L’écriture de l’histoire d’Izieu s’appuie en grande partie sur les travaux de Serge Klarsfeld qui publie le premier livre sur le sujet en 1984, Les enfants d’Izieu, une tragédie juive. En 1997, il édite un recueil de documents, Georgy. Un des 44 enfants de la Maison d’Izieu. Ce travail fondateur est complété, en 1994, par l’étude du journaliste Richard Schittly, Izieu, l’innocence assassinée. Contribution à la mémoire des enfants d’Izieu raflés le 6 avril 1944. À cette approche historique, il faut ajouter les témoignages de Sabine Zlatin, Mémoires de la « Dame d’Izieu », et celui de Pierre-Marcel Wiltzer, Sous les feux croisés. Paroles de Préfet. En 2002, la Maison d’Izieu a réuni puis interviewé quinze « anciens de la colonie ».

Ces témoignages ont été croisés avec les sources écrites : documents officiels, correspondances, journaux. Elles sont reparties principalement en plusieurs fonds : Archives départementales de l’Ain, de l’Hérault et des Pyrénées-orientales, dossiers judiciaires des procès Lucien Bourdon et Klaus Barbie, collection Sabine Zlatin déposée à la Bibliothèque nationale de France, fonds propres de la Maison d’Izieu, archives du Centre de Documentation juive contemporaine/Mémorial de la Shoah, documents et photographies conservés ou récoltés par des particuliers.

La tragédie d’Izieu revêt une valeur exemplaire, celle du destin tragique de familles juives européennes. Raconter cette histoire, c’est porter un regard frontal sur l’Europe des années noires : les pogroms à l’Est, l’acharnement antisémite des nazis, la collaboration meurtrière de Vichy et la responsabilité de la France dans la « Solution finale », le mécanisme froid et implacable de l’extermination.
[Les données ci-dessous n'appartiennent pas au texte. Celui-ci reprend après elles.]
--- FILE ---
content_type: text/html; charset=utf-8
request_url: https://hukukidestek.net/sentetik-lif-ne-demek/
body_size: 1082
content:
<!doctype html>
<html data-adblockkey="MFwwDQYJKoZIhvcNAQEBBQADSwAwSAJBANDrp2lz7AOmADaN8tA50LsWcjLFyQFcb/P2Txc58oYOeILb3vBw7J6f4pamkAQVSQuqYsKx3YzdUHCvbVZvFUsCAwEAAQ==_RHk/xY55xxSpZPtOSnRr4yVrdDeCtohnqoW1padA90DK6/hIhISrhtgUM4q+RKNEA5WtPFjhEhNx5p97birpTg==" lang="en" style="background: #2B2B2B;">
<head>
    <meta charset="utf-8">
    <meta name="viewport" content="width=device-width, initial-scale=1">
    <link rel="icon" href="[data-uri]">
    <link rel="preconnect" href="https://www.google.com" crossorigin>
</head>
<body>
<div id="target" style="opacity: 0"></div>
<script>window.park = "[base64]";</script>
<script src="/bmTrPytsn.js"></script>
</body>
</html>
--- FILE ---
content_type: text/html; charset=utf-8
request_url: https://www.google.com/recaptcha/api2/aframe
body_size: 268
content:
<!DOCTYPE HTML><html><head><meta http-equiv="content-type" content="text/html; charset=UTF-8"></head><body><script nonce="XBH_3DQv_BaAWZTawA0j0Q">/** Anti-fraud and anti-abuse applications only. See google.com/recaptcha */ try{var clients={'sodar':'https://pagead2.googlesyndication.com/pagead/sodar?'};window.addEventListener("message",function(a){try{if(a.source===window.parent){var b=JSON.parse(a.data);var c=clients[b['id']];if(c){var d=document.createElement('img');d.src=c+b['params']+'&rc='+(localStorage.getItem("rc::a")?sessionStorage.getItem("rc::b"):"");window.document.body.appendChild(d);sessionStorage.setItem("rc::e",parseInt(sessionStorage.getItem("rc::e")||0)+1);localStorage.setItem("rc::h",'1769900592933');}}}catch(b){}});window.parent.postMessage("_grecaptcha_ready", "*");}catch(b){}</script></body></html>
À l’heure des débats sur la transmission de la Shoah et sur les enjeux de mémoire, cet ouvrage, destiné à un large public, propose de retracer, à partir de documents précis et souvent inédits, l’une des pages les plus sombres de notre histoire commune.

Bibliographie indicative :

Pierre-Jérôme Biscarat, Dans la tourmente de la Shoah. Les enfants d’Izieu, Michel Lafon, Paris, 2008, 300 p.

Pierre-Jérôme Biscarat, Les enfants d’Izieu, 6 avril 1944 : un crime contre l’humanité. Collection « les Patrimoines, Éd. Le Dauphiné Libéré, 2003. 51 p.

Serge Klarsfeld, Les enfants d’Izieu, une tragédie juive, Association « Les Fils et Filles des Déportés Juifs de France », Paris, 1984, 128 p.

Richard Schittly, Izieu, l’innocence assassinée. Contribution à la mémoire des enfants juifs raflés le 6 avril 1994, préface de Sabine Zeitoun, Editions Comp’Act, Chambéry, avril 1994, 168 p.